This notebook explains how to define a classification task for vision with Lasagne and theano.

To execute a cell: Ctrl-Enter.

The code was executed with the default configuration of Theano: floatX=float64, device=cpu and the configuration for GPU floatX=float32,device=cuda.

Configuration:

Tested with:

Python 3.6.2,
Theano 0.10.0beta1.dev,
Lasagne 0.2.dev1,
cuDNN version 6021,
GeForce GTX TITAN Black



In [ ]:

    
import os
os.environ['THEANO_FLAGS'] = 'floatX=float32,device=cuda,mode=FAST_RUN'
import numpy as np
import theano
import theano.tensor as T
import lasagne
seed = 1
lasagne.random.set_rng(np.random.RandomState(seed))

Hyperparameters

The following are hyperparameters that will have an impact on the learning algorithm.



In [ ]:

    
# Architecture
N_HIDDEN = [800,800]
NON_LINEARITY = lasagne.nonlinearities.rectify

# Convolutional hyperparameters
NUM_FILTERS = [32,32]
FILTER_SIZE = (5,5)
POOL_SIZE = (2,2)

# Dropout parameters
DROP_INPUT = 0.2
DROP_HIDDEN = 0.5
#DROP_INPUT = None
#DROP_HIDDEN = None

# Number of epochs to train the net
NUM_EPOCHS = 50

# Optimization learning rate
LEARNING_RATE = 0.01

# Batch Size
BATCH_SIZE = 128

# Optimizers
eta = theano.shared(lasagne.utils.floatX(LEARNING_RATE))
my_optimizer = lambda loss, params: lasagne.updates.nesterov_momentum(
        loss, params, learning_rate=eta, momentum=0.9)

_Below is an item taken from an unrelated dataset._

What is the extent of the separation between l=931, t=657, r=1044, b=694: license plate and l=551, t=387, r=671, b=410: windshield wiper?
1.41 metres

An optimizer can be seen as a function that takes a gradient, obtained by backpropagation, and returns an update to be applied to the current parameters. Other optimizers can be found in: optimizer reference. In order to be able to change the learning rate dynamically, we must use a shared variable that will be accessible afterwards.

Dataset

In this example, we are using the celebrated MNIST dataset. The following are functions that download the MNIST dataset, resize it into a convenient numpy array for images of size (n_example, n_channel, img_width, img_height) and split the dataset into a train set (50k images) and a validation set (10k images). The pixels are normalized by 255.



In [ ]:

    
import os
def load_mnist():
    """
    A dataloader for MNIST

    """
    
    from urllib.request import urlretrieve
  
    def download(filename, source='http://yann.lecun.com/exdb/mnist/'):
        print("Downloading %s" % filename)
        urlretrieve(source + filename, filename)

    # We then define functions for loading MNIST images and labels.
    # For convenience, they also download the requested files if needed.
    import gzip

    def load_mnist_images(filename):
        if not os.path.exists(filename):
            download(filename)
        # Read the inputs in Yann LeCun's binary format.
        with gzip.open(filename, 'rb') as f:
            data = np.frombuffer(f.read(), np.uint8, offset=16)
        # The inputs are vectors now, we reshape them to monochrome 2D images,
        # following the shape convention: (examples, channels, rows, columns)
        data = data.reshape(-1, 1, 28, 28)
        # The inputs come as bytes, we convert them to float32 in range [0,1].
        return data / np.float32(255)

    def load_mnist_labels(filename):
        if not os.path.exists(filename):
            download(filename)
        # Read the labels in Yann LeCun's binary format.
        with gzip.open(filename, 'rb') as f:
            data = np.frombuffer(f.read(), np.uint8, offset=8)
        # The labels are vectors of integers now, that's exactly what we want.
        return data

    # We can now download and read the training and test set images and labels.
    X_train = load_mnist_images('train-images-idx3-ubyte.gz')
    y_train = load_mnist_labels('train-labels-idx1-ubyte.gz')
    X_test = load_mnist_images('t10k-images-idx3-ubyte.gz')
    y_test = load_mnist_labels('t10k-labels-idx1-ubyte.gz')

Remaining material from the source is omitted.